エリザベス・ストラウト著 早川書房 ¥2,500(税別)/OMAR BOOKS 

 

「ここ」から遠い場所の物語に触れたくて読み始めたのが、読み重ねていくうちに違和感よりも共感の方を多く抱いていることに気付いた。それが“翻訳小説”を読む楽しみの一つだ。違う国の、話す言葉の違う人々の、生活や夢や恋や家族などについて語られた小説はは決して理解することが出来ないものではない。むしろ私にとっては共感出来ることの方が多くて、それによって励まされることも。遠い、と感じる人々の話だからこそ、逆に彼らもまた同じ、起きて、ごはんを食べて、働いて、悩んで、笑って、泣いて、眠る、ようにして暮らす人なんだと思うとどこか安心し、勇気づけられる。

 

今回ご紹介するのは、以前紹介したことのある『オリーヴ・キタリッジの生活』でピューリッツァー賞を受賞した著者の、現在翻訳で読むことの出来る最新長編小説『バージェス家の出来事』。
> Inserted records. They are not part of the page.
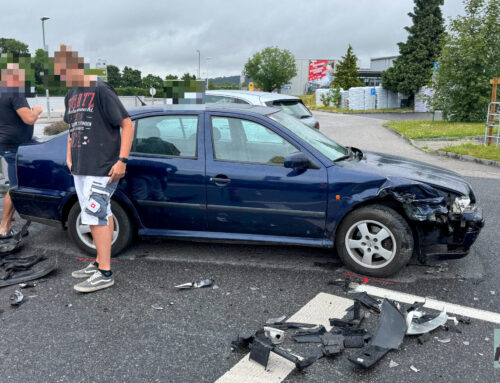 Verkehrsunfall auf der B25 in Purgstall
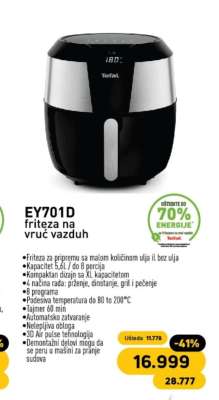 EY701D friteza na vruć vazduh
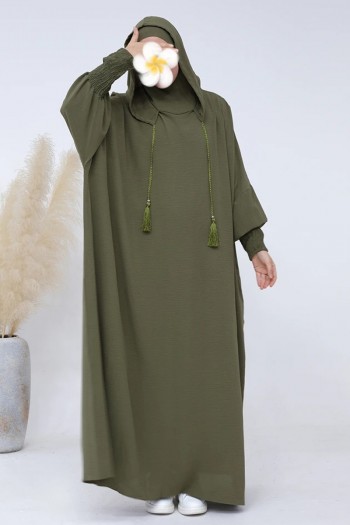 Afaf Pray Abaya (MOQ 24 PCS)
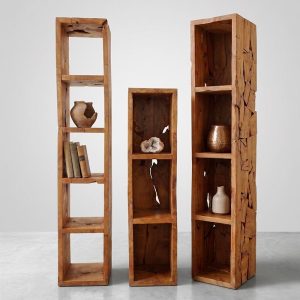 Librerie a colonna etniche massello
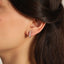 Zirconia Heart Hoop Trendy Earring 925 Crt Sterling Silver Wholesale Turkish Jewelry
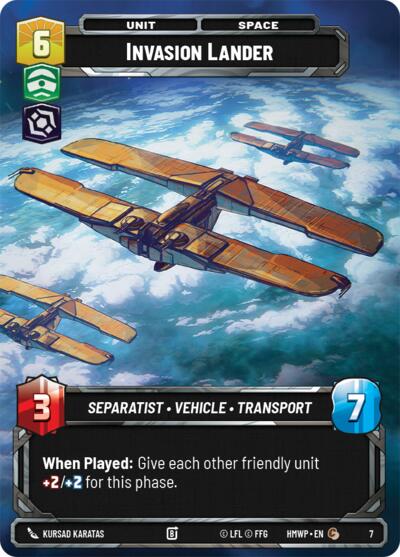 Invasion Lander - 7 - Common - Homeworlds: Weekly Play Promos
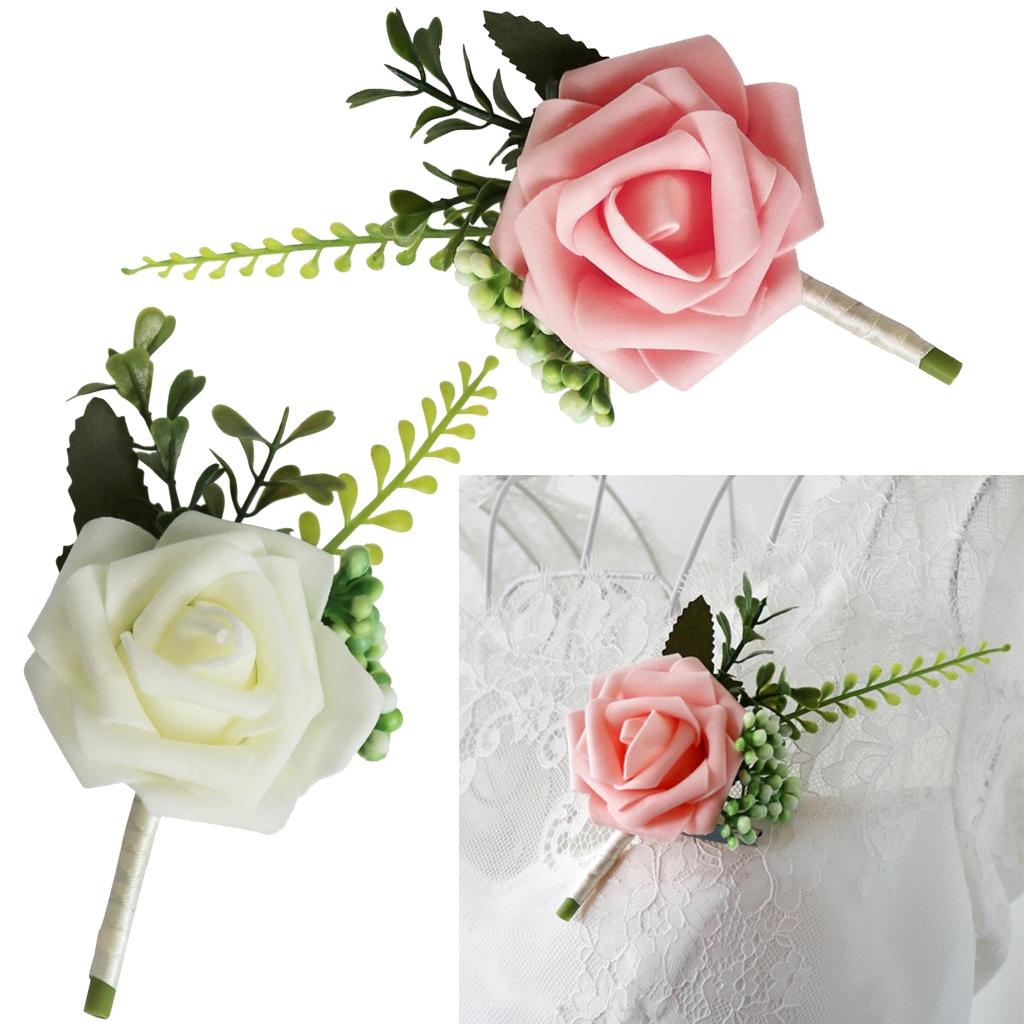 Bride Corsage PE Rose Flower B - đánh giá và giá Wedding Ceremony Supply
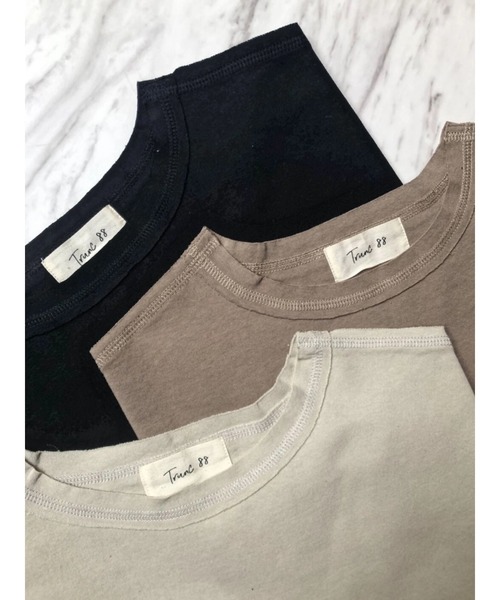 TRUNC（トランクエイティーエイト）の「Outseam Cutting Tops（Tシャツ/カットソー・レディース・ブラック・FREE）」の3枚目の写真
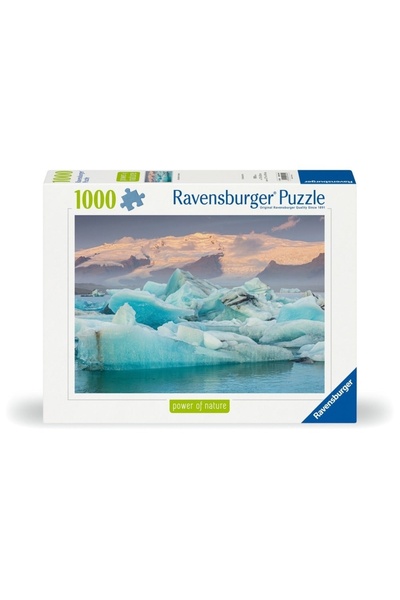 RAVENSBURGER - Puzzle puterea naturii lacul glaciar Jokulsarlon din Islanda 1...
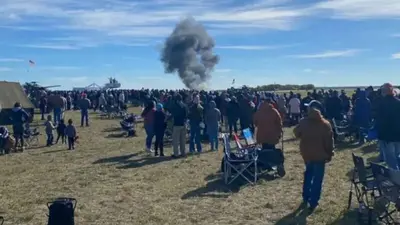 6 dead after 2 planes collide and crash during WWII air show in Dallas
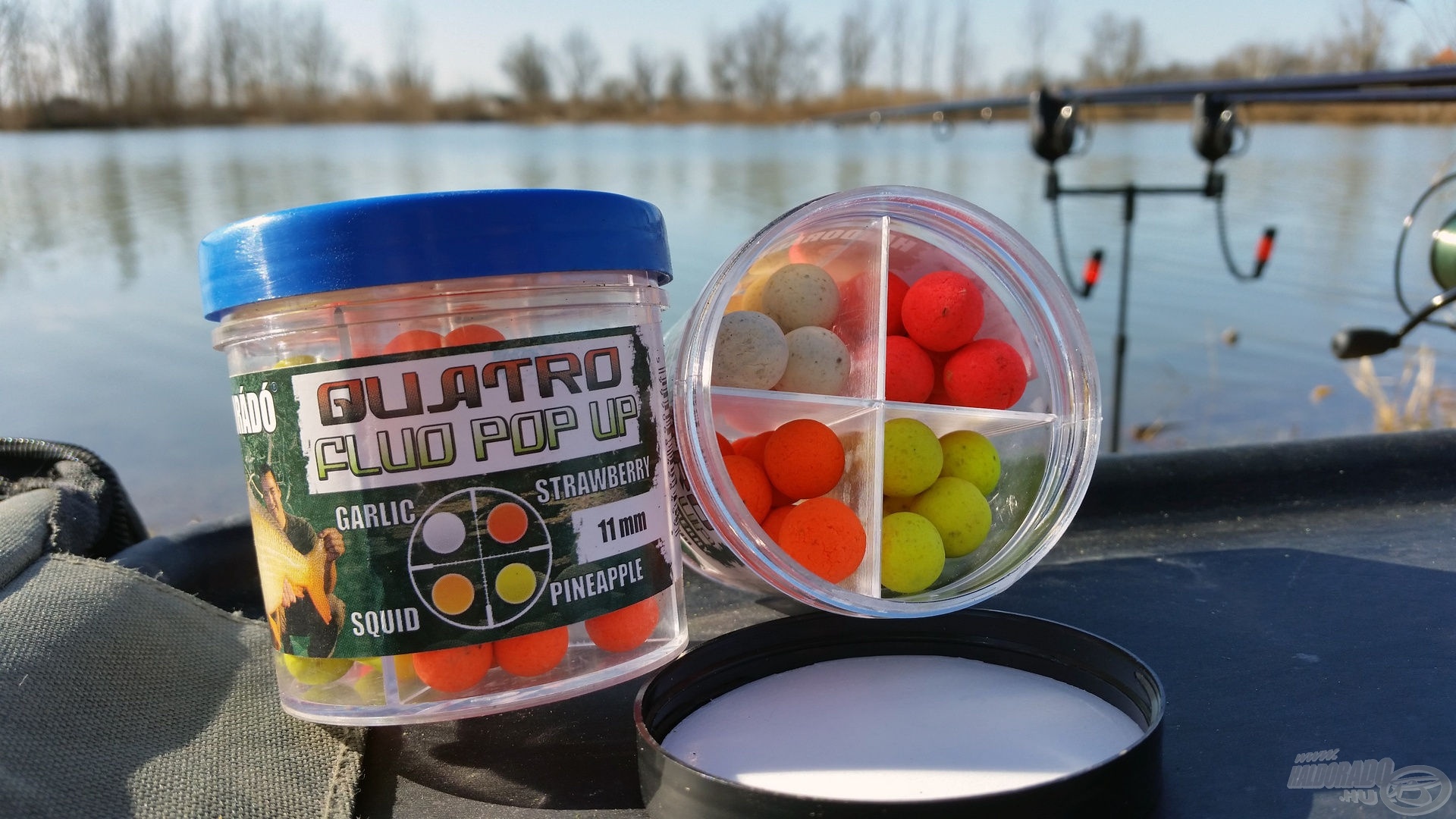 Az egyik kedvenc csalim a Quatro Fluo Pop Up Boilies: csupán egy doboz, mégis sok lehetőség jellemzi!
ニューヨークに暮らす、ジムとボブ。ボブの双子で故郷のメイン州に暮らすスーザン。ある事件をきっかけに離れて暮らす兄妹の生活に波紋が広がっていくという、家族の物語。

 

著者は登場人物たちのそれぞれの立場から、繊細に心の機微を描き出す。
もし兄妹がいる読者であれば、こういう場面あるよなあと頷くこともあるだろうし、もし兄妹がいなければ、いたらこういう感じなんだろうなと想像しながら読むことになるだろう。

 

読んでいて意外だったのは、なんとなく可笑しくて笑えることがあるところ。深刻な話をしている姿を滑稽に感じてしまう。兄妹は成長して皆いい大人なのに、子どもの頃と変わらず互いを比べてはくよくよ悩み、あるいはフォローし合って、家族の関係をどうにか維持しようとする。傍目にはうまくいっているように見えて、その実何がどうなっているかは外部の人にはよく分からないもの。誰もが皆、小さなものから大きなものまで様々な問題を抱えてもいる。言葉にしなくても共有出来るものがあるというのは家族の持つ強さでもある。

 

文化も歴史も違う、遠い場所に住む人々の話であっても、つくづく人って面白いなあと思わせてくれる小説だった。なかなか翻訳小説を手にしたことがない人にも読んでもらいたい一冊。おすすめです。